- GIVEN INSTRUCTION -
Please give the material below as a Markdown table with the columns "No." and "Line", one numbered row per line, leaving out blank lines.

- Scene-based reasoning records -

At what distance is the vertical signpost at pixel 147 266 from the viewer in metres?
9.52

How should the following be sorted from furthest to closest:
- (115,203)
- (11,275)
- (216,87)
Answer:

- SOLUTION -
| No. | Line |
|---|---|
| 1 | At what distance is the vertical signpost at pixel 147 266 from the viewer in metres? |
| 2 | 9.52 |
| 3 | How should the following be sorted from furthest to closest: |
| 4 | - (115,203) |
| 5 | - (11,275) |
| 6 | - (216,87) |
| 7 | Answer: |